Concernant les traitements avancés, trois classes thérapeutiques ont beaucoup fait parler d’elles, car elles seront bientôt utilisées en routine en France (certaines le sont déjà dans d’autres pays européens ou en Amérique du Nord). Commençons par les inhibiteurs de l’interleukine-23. La course effrénée engagée entre le mirikizumab, le risankizumab et le guselkumab n’est pas toujours facile à suivre. Il y a toujours une bonne raison pour trouver des avantages et des inconvénients à chacun d’entre eux. Cependant, on peut dire de manière objective que ces trois molécules sont différentes ! Les essais GRAVITI et ASTRO viendront peut-être apporter une nouvelle option pour cette classe thérapeutique : la possibilité d’une induction par voie sous-cutanée. Chacun jugera lorsque ces molécules seront remboursées et disponibles en France. Les modulateurs de S1P (ozanimod, étrasimod) sont également en attente de remboursement en France. L’ozanimod ne le sera pas, car son efficacité a été jugée insuffisante chez les patients déjà exposés aux biothérapies. L’étrasimod est en attente de la fixation de son prix qui interviendra au terme d’une négociation habituelle entre le laboratoire pharmaceutique et les autorités de santé. Avoir recours à une molécule orale qui semble bien tolérée et efficace dans la rectocolite hémorragique (RCH) pourrait être intéressant. Reste à savoir désormais si ces modulateurs de S1P sont efficaces dans la maladie de Crohn. Il faudra pour cela attendre encore quelques semaines et les résultats de l’essai randomisé contrôlé GLADIATOR ! Quant aux inhibiteurs du TL1A, les résultats des études de phase III nous diront où positionner ces molécules et quel est leur apport potentiel dans la prise en charge des patients atteints de MICI. Les résultats des études de phase II nous permettent simplement de conclure : ce mécanisme d’action montre son efficacité dans les MICI. Réponse en 2025, encore une fois ! La pression monte, car un 8e mécanisme d’action (s’ajoutant aux anti-TNF, védolizumab, ustékinumab, inhibiteurs de l’interleukine-23, inhibiteurs de JAK, modulateurs de S1P, inhibiteurs du TL1A) pourrait venir bouleverser notre arsenal thérapeutique : l’obéfazimod.
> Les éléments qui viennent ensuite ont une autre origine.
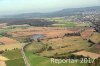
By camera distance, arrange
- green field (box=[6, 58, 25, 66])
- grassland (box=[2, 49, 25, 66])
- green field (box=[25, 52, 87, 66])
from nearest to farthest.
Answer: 1. green field (box=[25, 52, 87, 66])
2. green field (box=[6, 58, 25, 66])
3. grassland (box=[2, 49, 25, 66])

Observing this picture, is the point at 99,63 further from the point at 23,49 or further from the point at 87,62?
the point at 23,49

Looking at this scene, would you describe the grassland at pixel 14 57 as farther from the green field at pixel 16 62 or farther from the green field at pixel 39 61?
the green field at pixel 39 61

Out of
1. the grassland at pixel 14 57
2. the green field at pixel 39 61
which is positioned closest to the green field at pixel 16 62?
the grassland at pixel 14 57

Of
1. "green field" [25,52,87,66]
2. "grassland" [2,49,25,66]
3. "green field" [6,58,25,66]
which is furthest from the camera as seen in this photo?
"grassland" [2,49,25,66]

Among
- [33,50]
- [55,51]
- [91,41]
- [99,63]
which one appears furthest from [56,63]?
[91,41]

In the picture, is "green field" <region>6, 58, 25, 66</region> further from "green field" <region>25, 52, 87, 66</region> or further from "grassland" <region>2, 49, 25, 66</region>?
"green field" <region>25, 52, 87, 66</region>

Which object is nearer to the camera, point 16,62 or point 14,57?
point 16,62

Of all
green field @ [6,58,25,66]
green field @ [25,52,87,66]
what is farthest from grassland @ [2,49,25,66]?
green field @ [25,52,87,66]

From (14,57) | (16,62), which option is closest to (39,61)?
(16,62)

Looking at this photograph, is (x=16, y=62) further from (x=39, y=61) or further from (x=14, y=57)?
(x=14, y=57)

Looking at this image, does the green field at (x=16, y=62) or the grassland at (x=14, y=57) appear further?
the grassland at (x=14, y=57)

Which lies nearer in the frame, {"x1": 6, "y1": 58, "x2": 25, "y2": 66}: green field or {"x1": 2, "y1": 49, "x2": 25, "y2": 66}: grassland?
{"x1": 6, "y1": 58, "x2": 25, "y2": 66}: green field
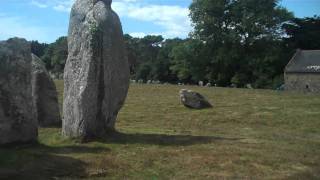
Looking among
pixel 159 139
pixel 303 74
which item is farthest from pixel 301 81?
pixel 159 139

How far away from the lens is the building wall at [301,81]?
2623 inches

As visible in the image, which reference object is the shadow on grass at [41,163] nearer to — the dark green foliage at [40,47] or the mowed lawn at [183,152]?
the mowed lawn at [183,152]

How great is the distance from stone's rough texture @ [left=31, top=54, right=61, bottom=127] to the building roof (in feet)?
169

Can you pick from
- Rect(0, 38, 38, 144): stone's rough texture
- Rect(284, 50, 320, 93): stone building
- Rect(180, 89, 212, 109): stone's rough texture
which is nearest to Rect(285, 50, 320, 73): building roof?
Rect(284, 50, 320, 93): stone building

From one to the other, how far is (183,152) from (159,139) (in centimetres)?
201

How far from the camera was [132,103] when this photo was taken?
28672 mm

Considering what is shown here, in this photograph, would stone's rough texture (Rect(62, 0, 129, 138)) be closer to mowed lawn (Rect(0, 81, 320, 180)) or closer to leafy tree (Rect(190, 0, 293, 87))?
mowed lawn (Rect(0, 81, 320, 180))

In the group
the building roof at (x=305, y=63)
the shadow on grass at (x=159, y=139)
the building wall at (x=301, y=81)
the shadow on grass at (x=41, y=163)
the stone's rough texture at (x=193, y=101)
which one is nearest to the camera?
the shadow on grass at (x=41, y=163)

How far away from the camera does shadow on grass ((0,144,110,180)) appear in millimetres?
10719

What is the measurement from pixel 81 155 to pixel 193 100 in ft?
43.2

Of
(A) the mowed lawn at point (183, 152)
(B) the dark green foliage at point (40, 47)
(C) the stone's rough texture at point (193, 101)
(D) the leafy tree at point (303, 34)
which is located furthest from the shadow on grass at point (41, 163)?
(B) the dark green foliage at point (40, 47)

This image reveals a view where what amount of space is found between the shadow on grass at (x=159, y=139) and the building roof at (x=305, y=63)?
5292cm

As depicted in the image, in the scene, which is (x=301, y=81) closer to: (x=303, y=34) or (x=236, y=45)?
(x=236, y=45)

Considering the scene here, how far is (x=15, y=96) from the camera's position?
13930mm
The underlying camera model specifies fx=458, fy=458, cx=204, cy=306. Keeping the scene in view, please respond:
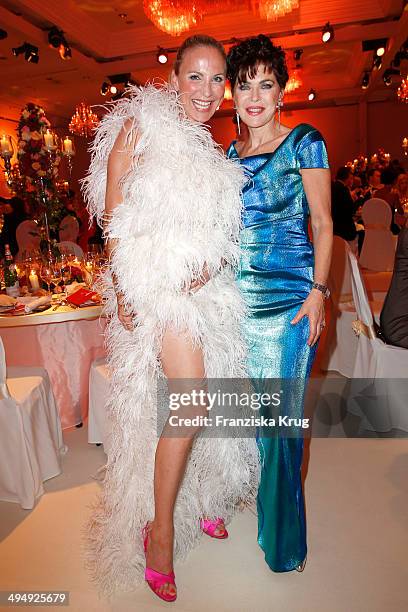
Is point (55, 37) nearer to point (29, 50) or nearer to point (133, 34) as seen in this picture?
point (29, 50)

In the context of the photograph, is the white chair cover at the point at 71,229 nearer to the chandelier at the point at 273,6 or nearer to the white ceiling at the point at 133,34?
the white ceiling at the point at 133,34

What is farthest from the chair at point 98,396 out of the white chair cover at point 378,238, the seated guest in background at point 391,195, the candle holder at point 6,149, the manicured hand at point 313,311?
the seated guest in background at point 391,195

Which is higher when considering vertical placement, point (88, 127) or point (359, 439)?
point (88, 127)

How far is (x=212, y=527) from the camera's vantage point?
2.11 m

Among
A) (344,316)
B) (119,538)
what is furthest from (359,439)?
(119,538)

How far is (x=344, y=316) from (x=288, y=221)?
2217mm

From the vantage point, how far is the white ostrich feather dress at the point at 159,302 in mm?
1455

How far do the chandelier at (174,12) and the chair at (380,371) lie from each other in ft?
12.1

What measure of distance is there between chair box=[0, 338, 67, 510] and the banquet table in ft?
1.76

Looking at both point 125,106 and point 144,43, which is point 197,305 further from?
point 144,43

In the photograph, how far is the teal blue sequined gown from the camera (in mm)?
1691

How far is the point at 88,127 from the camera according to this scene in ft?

En résumé, au-delà du fait que l’année 2025 devrait rester dans les annales, grâce à des avancées dans le domaine des MICI, la prise en charge de ces patients risque de devenir un véritable casse-tête pour les médecins. Face à cet optimisme ambiant, une note pessimiste est nécessaire pour faire contre-poids à l’optimisme des MICIstes : la guérison est loin, très loin… Qui va-t-on associer avec quoi ? Cette question risque de bien occuper nos esprits dans les mois à venir. En effet, 8 × 8, cela fait 64 associations de thérapies avancées... De nouvelles possibilités thérapeutiques, un espoir supplémentaire pour les patients atteints de MICI et la possibilité d’être suivi et traité à domicile. Le traitement des MICI va donc connaître un avenir radieux. En attendant la guérison ? Réponse en 2025, peut‑être lors de la prochaine édition de l’UEGW.